Por Alcides Castagno
Estaba en esa esquina. Esperaba que el semáforo le dé rojo para lucir el vuelo de sus clavas, o que la vida le dé el verde necesario para seguir un poco más adelante. Después pasaba, inclinado, humilde sin humillación, por una pequeña recompensa voluntaria. Aquella mañana yo no tenía monedas. Le toqué la mano y le dije "hoy no tengo, perdoname". El tipo me devolvió una sonrisa muy grande, tan ancha, la acompañó con el pulgar y me dijo que tenga un buen día. Allí me enseñó lo que yo no sabía. Ese contacto de piel y sonrisa me acompañó siempre con él. Lo encontraba en el anfiteatro cuando yo me recreaba caminando y él, oliendo a alcohol y tarde moribunda, esperaba lo que sienten los que no tienen esperanza. Se repetía el rito: mano abierta, un hola suelto, contacto de piel y la sonrisa, la impecable sonrisa limpia que llevaba de regalo.

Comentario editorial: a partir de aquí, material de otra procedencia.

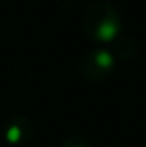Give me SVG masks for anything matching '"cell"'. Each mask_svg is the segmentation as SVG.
<instances>
[{
  "label": "cell",
  "mask_w": 146,
  "mask_h": 147,
  "mask_svg": "<svg viewBox=\"0 0 146 147\" xmlns=\"http://www.w3.org/2000/svg\"><path fill=\"white\" fill-rule=\"evenodd\" d=\"M82 28L91 41L102 44L113 42L123 30L120 11L107 0H96L83 11Z\"/></svg>",
  "instance_id": "1"
},
{
  "label": "cell",
  "mask_w": 146,
  "mask_h": 147,
  "mask_svg": "<svg viewBox=\"0 0 146 147\" xmlns=\"http://www.w3.org/2000/svg\"><path fill=\"white\" fill-rule=\"evenodd\" d=\"M115 63L116 58L107 49H91L85 52V55L80 58L79 63V71L82 77L88 82L99 83L105 82L112 77L115 71Z\"/></svg>",
  "instance_id": "2"
},
{
  "label": "cell",
  "mask_w": 146,
  "mask_h": 147,
  "mask_svg": "<svg viewBox=\"0 0 146 147\" xmlns=\"http://www.w3.org/2000/svg\"><path fill=\"white\" fill-rule=\"evenodd\" d=\"M33 136V124L30 119L24 116H14L6 122L5 138L10 144L20 146L30 141Z\"/></svg>",
  "instance_id": "3"
},
{
  "label": "cell",
  "mask_w": 146,
  "mask_h": 147,
  "mask_svg": "<svg viewBox=\"0 0 146 147\" xmlns=\"http://www.w3.org/2000/svg\"><path fill=\"white\" fill-rule=\"evenodd\" d=\"M113 53L115 58H120V59H130L135 57L137 53V44L135 41L129 36H120L113 41V49L110 50Z\"/></svg>",
  "instance_id": "4"
},
{
  "label": "cell",
  "mask_w": 146,
  "mask_h": 147,
  "mask_svg": "<svg viewBox=\"0 0 146 147\" xmlns=\"http://www.w3.org/2000/svg\"><path fill=\"white\" fill-rule=\"evenodd\" d=\"M61 147H91V146L82 136H68L63 141V146Z\"/></svg>",
  "instance_id": "5"
}]
</instances>
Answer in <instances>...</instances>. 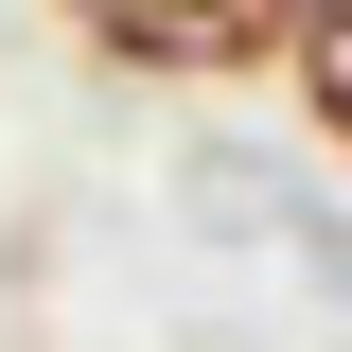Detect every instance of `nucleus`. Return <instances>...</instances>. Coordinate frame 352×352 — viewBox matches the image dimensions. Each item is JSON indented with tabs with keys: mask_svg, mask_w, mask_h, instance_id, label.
I'll list each match as a JSON object with an SVG mask.
<instances>
[{
	"mask_svg": "<svg viewBox=\"0 0 352 352\" xmlns=\"http://www.w3.org/2000/svg\"><path fill=\"white\" fill-rule=\"evenodd\" d=\"M71 18L106 71H159V88H229L300 53V0H71Z\"/></svg>",
	"mask_w": 352,
	"mask_h": 352,
	"instance_id": "f257e3e1",
	"label": "nucleus"
},
{
	"mask_svg": "<svg viewBox=\"0 0 352 352\" xmlns=\"http://www.w3.org/2000/svg\"><path fill=\"white\" fill-rule=\"evenodd\" d=\"M282 71H300V106H317V141L352 159V0H300V53H282Z\"/></svg>",
	"mask_w": 352,
	"mask_h": 352,
	"instance_id": "f03ea898",
	"label": "nucleus"
}]
</instances>
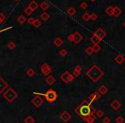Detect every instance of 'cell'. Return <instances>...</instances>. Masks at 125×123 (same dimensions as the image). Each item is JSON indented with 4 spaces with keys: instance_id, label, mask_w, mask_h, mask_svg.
Returning a JSON list of instances; mask_svg holds the SVG:
<instances>
[{
    "instance_id": "obj_32",
    "label": "cell",
    "mask_w": 125,
    "mask_h": 123,
    "mask_svg": "<svg viewBox=\"0 0 125 123\" xmlns=\"http://www.w3.org/2000/svg\"><path fill=\"white\" fill-rule=\"evenodd\" d=\"M16 47H17V44L15 43V42L10 41L9 44H8V48H9V50H14V49H16Z\"/></svg>"
},
{
    "instance_id": "obj_49",
    "label": "cell",
    "mask_w": 125,
    "mask_h": 123,
    "mask_svg": "<svg viewBox=\"0 0 125 123\" xmlns=\"http://www.w3.org/2000/svg\"><path fill=\"white\" fill-rule=\"evenodd\" d=\"M16 123H20V122H16Z\"/></svg>"
},
{
    "instance_id": "obj_3",
    "label": "cell",
    "mask_w": 125,
    "mask_h": 123,
    "mask_svg": "<svg viewBox=\"0 0 125 123\" xmlns=\"http://www.w3.org/2000/svg\"><path fill=\"white\" fill-rule=\"evenodd\" d=\"M33 94L38 95V96H44V98L47 100L48 103H53L56 101L58 98V95L54 90L52 89H49L45 93H39V92H33Z\"/></svg>"
},
{
    "instance_id": "obj_11",
    "label": "cell",
    "mask_w": 125,
    "mask_h": 123,
    "mask_svg": "<svg viewBox=\"0 0 125 123\" xmlns=\"http://www.w3.org/2000/svg\"><path fill=\"white\" fill-rule=\"evenodd\" d=\"M8 87H9V85L7 82L2 77H0V94L4 93L6 89H8Z\"/></svg>"
},
{
    "instance_id": "obj_14",
    "label": "cell",
    "mask_w": 125,
    "mask_h": 123,
    "mask_svg": "<svg viewBox=\"0 0 125 123\" xmlns=\"http://www.w3.org/2000/svg\"><path fill=\"white\" fill-rule=\"evenodd\" d=\"M122 14V9L118 6H114L113 8V16L114 17H119Z\"/></svg>"
},
{
    "instance_id": "obj_8",
    "label": "cell",
    "mask_w": 125,
    "mask_h": 123,
    "mask_svg": "<svg viewBox=\"0 0 125 123\" xmlns=\"http://www.w3.org/2000/svg\"><path fill=\"white\" fill-rule=\"evenodd\" d=\"M31 102H32V103H33L36 108H39V107H40L43 104L44 99L41 98V96H38V95H37L36 97H34L33 99L31 100Z\"/></svg>"
},
{
    "instance_id": "obj_28",
    "label": "cell",
    "mask_w": 125,
    "mask_h": 123,
    "mask_svg": "<svg viewBox=\"0 0 125 123\" xmlns=\"http://www.w3.org/2000/svg\"><path fill=\"white\" fill-rule=\"evenodd\" d=\"M17 22H18L19 24L22 25V24H24L27 22V19H26V17L24 16V15H20V16H18V18H17Z\"/></svg>"
},
{
    "instance_id": "obj_40",
    "label": "cell",
    "mask_w": 125,
    "mask_h": 123,
    "mask_svg": "<svg viewBox=\"0 0 125 123\" xmlns=\"http://www.w3.org/2000/svg\"><path fill=\"white\" fill-rule=\"evenodd\" d=\"M80 7H81V9H86L87 8V4L86 2H82V4H80Z\"/></svg>"
},
{
    "instance_id": "obj_18",
    "label": "cell",
    "mask_w": 125,
    "mask_h": 123,
    "mask_svg": "<svg viewBox=\"0 0 125 123\" xmlns=\"http://www.w3.org/2000/svg\"><path fill=\"white\" fill-rule=\"evenodd\" d=\"M28 7H30L31 9L34 11V10H36V9L39 8V4H38V3H37L36 1H34V0H32V1L29 3Z\"/></svg>"
},
{
    "instance_id": "obj_5",
    "label": "cell",
    "mask_w": 125,
    "mask_h": 123,
    "mask_svg": "<svg viewBox=\"0 0 125 123\" xmlns=\"http://www.w3.org/2000/svg\"><path fill=\"white\" fill-rule=\"evenodd\" d=\"M67 38L69 41L77 45V44H79L82 39H83V37H82V35L79 32H75L74 33L69 35V36L67 37Z\"/></svg>"
},
{
    "instance_id": "obj_42",
    "label": "cell",
    "mask_w": 125,
    "mask_h": 123,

Una noche se perdió entre los espacios donde no todo es bueno, ni todo santo, ni nada confortable. Allí el alcohol que le torcía las clavas en el aire lo trenzó con la inconsciencia o no sé qué. Las crónicas dijeron de alguien atacado por el piso entre restos de madera y chatarra y el incendio final. Sin dar vueltas ni vueltas, cayó un pobre tipo más y un tipo pobre menos. El fuego le creó un infierno momentáneo, como si no hubiera tenido suficiente. En el medio del humo pareció escucharse "hoy mismo estarás conmigo en el paraíso". Muchacho malabarista del semáforo, no te di lo que debí darte a tiempo, aunque me regalaste la sonrisa que aquí tengo. Ni siquiera gracias te dije. Te las voy a dar. Te prometo. Será el día en que, si llego al cielo, tu mano revolee clavas, abra la puerta y diga: Oiga Jefe, déjelo pasar, es un amigo.